** PASSAGE **
....................
# 4x4 problem



## Colton browning (Jan 18, 2021)

I have a 09 thundercat 1000 im new to ATV's and when i try and put it into 4x4 it wont engage i tried it mutiple times and it did not work. The last time i tried it it went into 4x4 but i could not get it to disengage. Any ideas on what could be the issue?


----------



## NMKawierider (Apr 11, 2009)

Actuator or slide/coupler problem. Change the oil. Sometimes fresh oil makes it work smoothly again.


----------



## Colton browning (Jan 18, 2021)

So today i changed out the fluid in my front end i drove it to warm it up and when i sped up to about 25 and the Let the machine slow down by itself i heard a metallic clink sound in the front it did it about 2 or 3 times. When i went and tried out the 4wd it worked like it took 2 tries to go into 4wd then i flipped it back to 2wd and it felt like it came out. I went and tried the 4wd again and gave it some gas it clunked in the front end. Not sure whats going on with it.
....................
Dataset excerpts
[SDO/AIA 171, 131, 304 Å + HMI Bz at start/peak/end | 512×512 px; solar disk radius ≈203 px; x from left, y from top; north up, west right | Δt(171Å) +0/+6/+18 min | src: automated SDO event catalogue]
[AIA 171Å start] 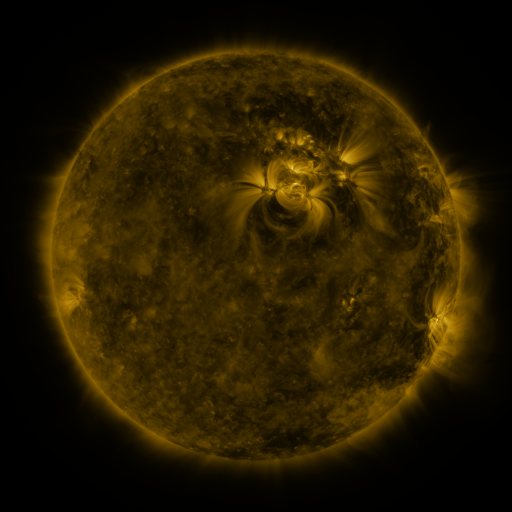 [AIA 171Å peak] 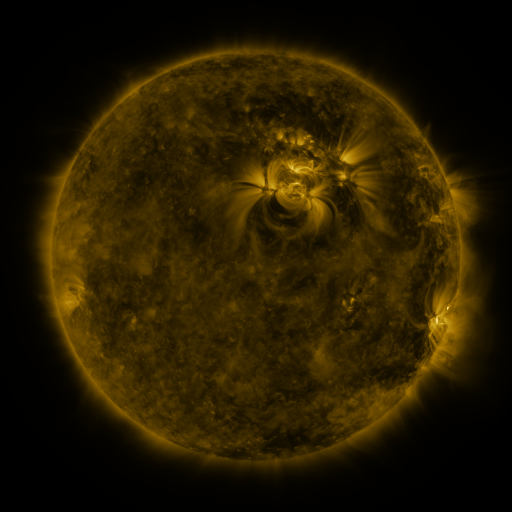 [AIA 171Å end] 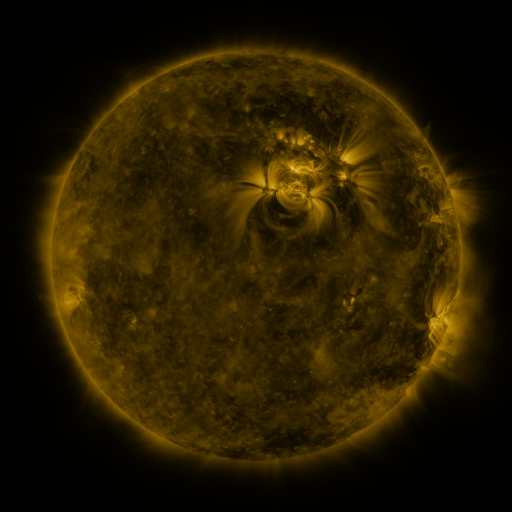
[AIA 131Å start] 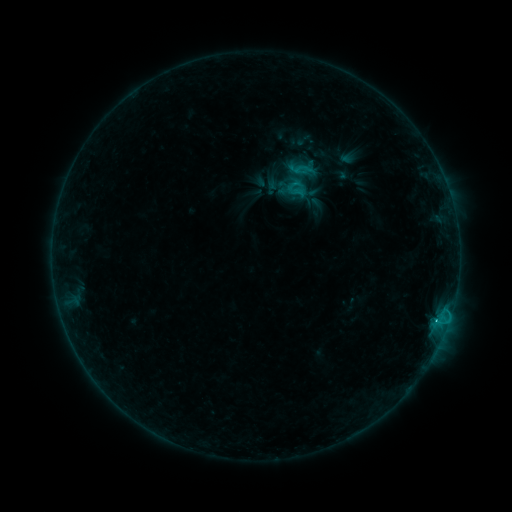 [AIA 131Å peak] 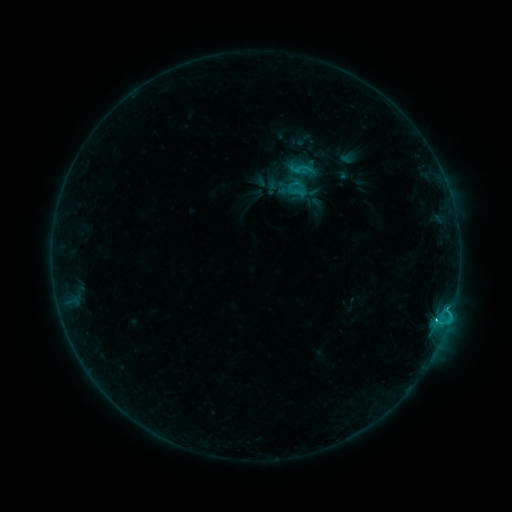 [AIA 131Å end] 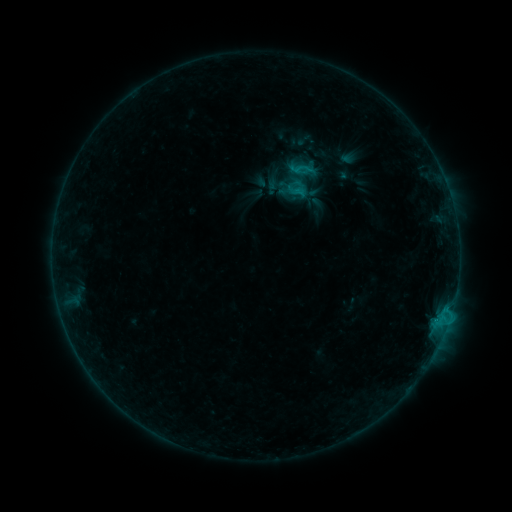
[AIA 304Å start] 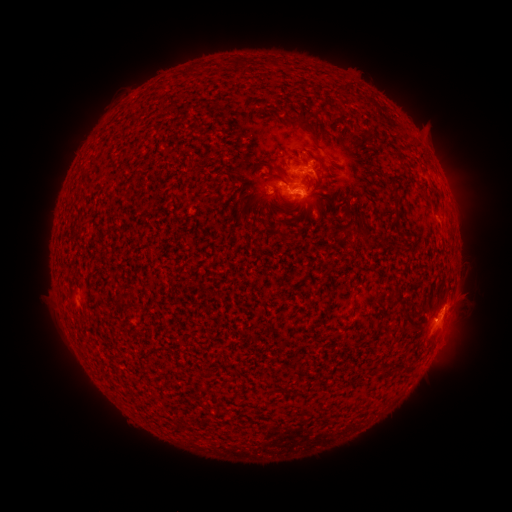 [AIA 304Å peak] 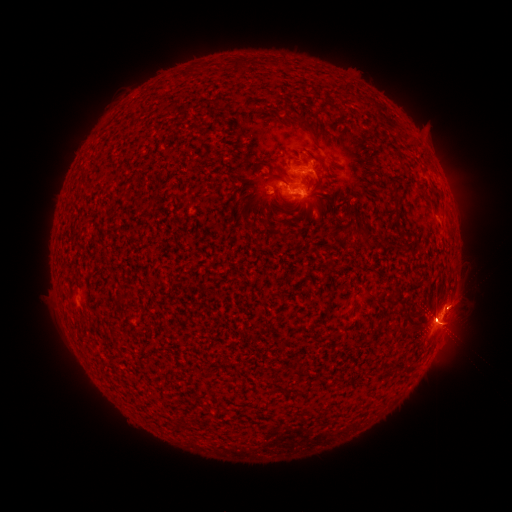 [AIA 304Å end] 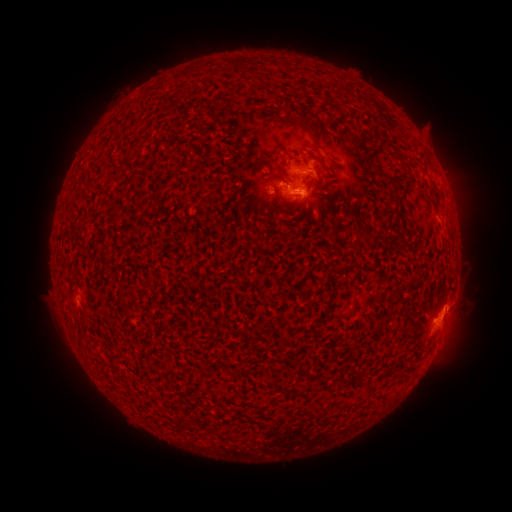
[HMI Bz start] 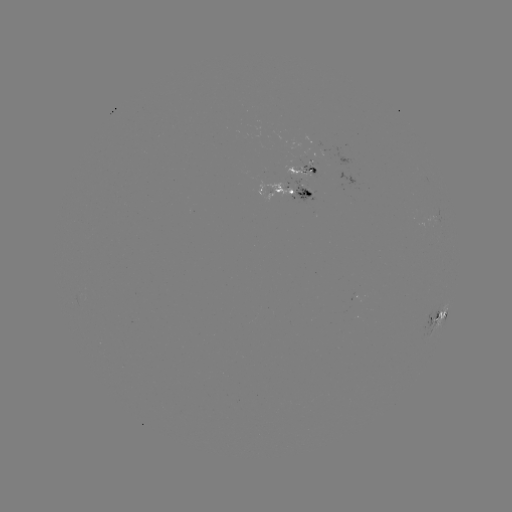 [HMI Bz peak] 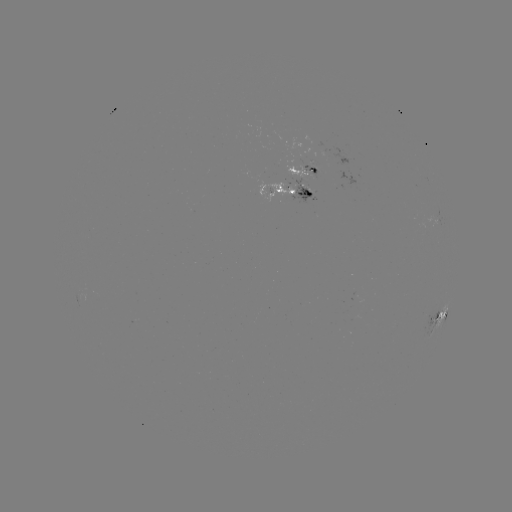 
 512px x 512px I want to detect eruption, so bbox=[405, 262, 505, 367].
....................
** AIM 1 **
Reproduce the part of the ATV 4x4 thread starting at "I have a 09" and ending at "(Apr 11, 2009)", swapping "4x4" for "four-wheel drive" throughout.
** AIM 2 **
In the ATV 4x4 thread, what does NMKawierider say sometimes makes the system work smoothly again?
** AIM 3 **
Pick up the ATV 4x4 thread after its last post and write the next reply.
These records have no connection to the forum thread.

** WRITTEN RESPONSE 1 **
I have a 09 thundercat 1000 im new to ATV's and when i try and put it into four-wheel drive it wont engage i tried it mutiple times and it did not work. The last time i tried it it went into four-wheel drive but i could not get it to disengage. Any ideas on what could be the issue?


----------



## NMKawierider (Apr 11, 2009)

** WRITTEN RESPONSE 2 **
Fresh oil.

** WRITTEN RESPONSE 3 **
----------



## NMKawierider (Apr 11, 2009)

Sounds like the slide isn't fully moving in or out and the dogs are clipping the ends. Bet the pin on the end of the actuator is bent. Pull it and see. Once off yoy can also move the coupler/slide by hand to see if it's smooth.


----------



## Colton browning (Jan 18, 2021)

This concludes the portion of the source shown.